YOUR GOAL: Print the lines below from the line with "2018 Chery Tiggo" to the line with "QR code with WCCA Headstart contacts" exactly, keeping both ends, and print no pictures.

DATASET:
┄┄┄┄┄┄┄┄┄┄
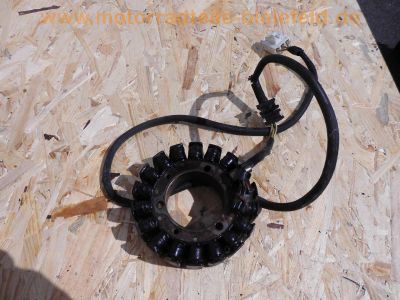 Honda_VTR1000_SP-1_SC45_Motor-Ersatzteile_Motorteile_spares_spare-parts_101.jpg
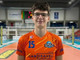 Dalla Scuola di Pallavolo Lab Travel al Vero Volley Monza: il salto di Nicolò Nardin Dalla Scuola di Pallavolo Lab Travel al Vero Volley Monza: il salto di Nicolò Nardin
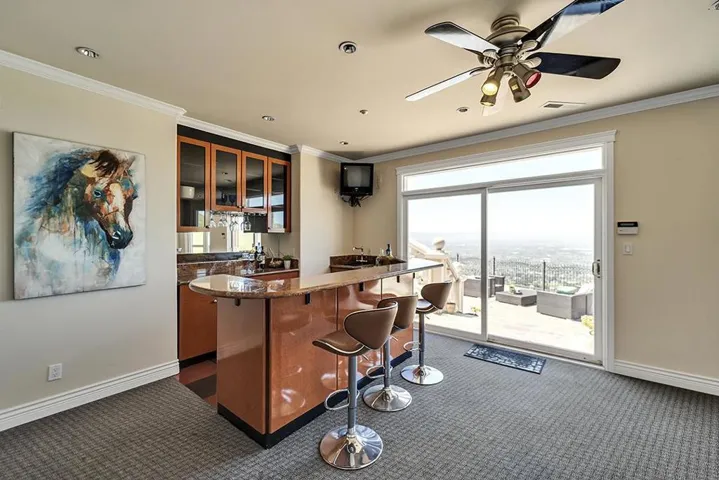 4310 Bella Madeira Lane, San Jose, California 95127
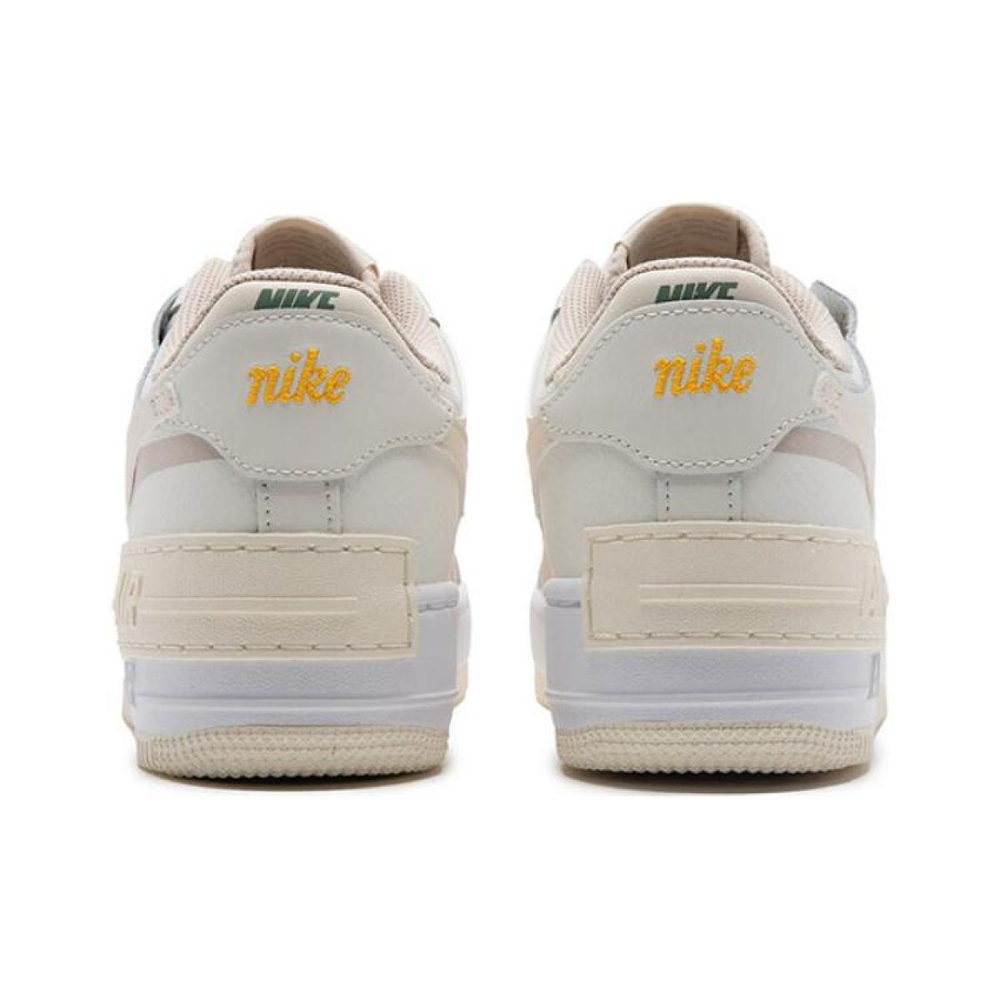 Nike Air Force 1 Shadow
┄┄┄┄┄┄┄┄┄┄
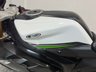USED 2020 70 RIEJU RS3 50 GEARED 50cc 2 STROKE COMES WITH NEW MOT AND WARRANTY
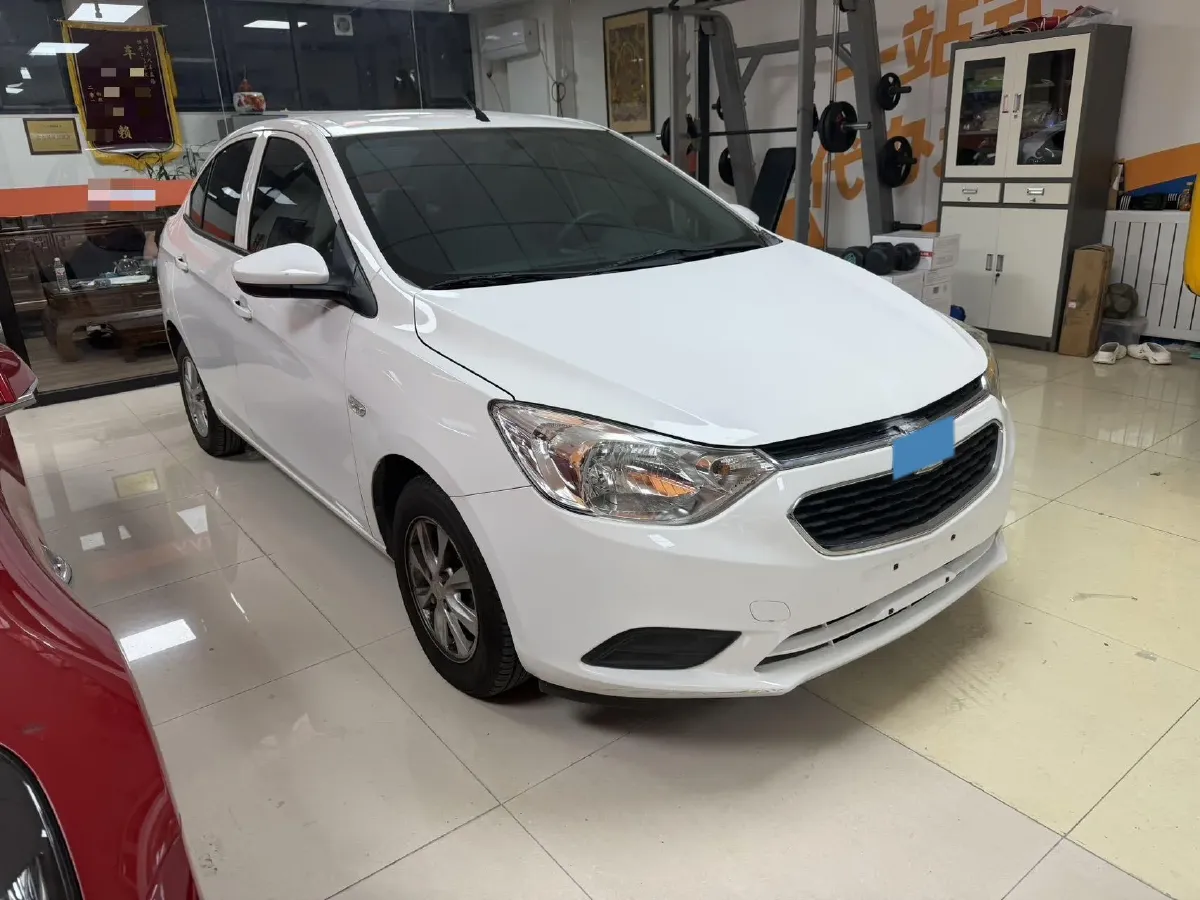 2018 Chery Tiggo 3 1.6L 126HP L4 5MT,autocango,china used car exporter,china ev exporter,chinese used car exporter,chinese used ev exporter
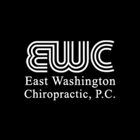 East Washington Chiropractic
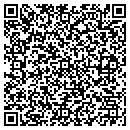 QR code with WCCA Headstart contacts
┄┄┄┄┄┄┄┄┄┄
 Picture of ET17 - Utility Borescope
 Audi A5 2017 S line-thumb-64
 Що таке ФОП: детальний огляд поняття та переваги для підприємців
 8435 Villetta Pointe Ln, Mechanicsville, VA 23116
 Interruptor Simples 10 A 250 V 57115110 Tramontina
┄┄┄┄┄┄┄┄┄┄
RESULT:
 2018 Chery Tiggo 3 1.6L 126HP L4 5MT,autocango,china used car exporter,china ev exporter,chinese used car exporter,chinese used ev exporter
 East Washington Chiropractic
 QR code with WCCA Headstart contacts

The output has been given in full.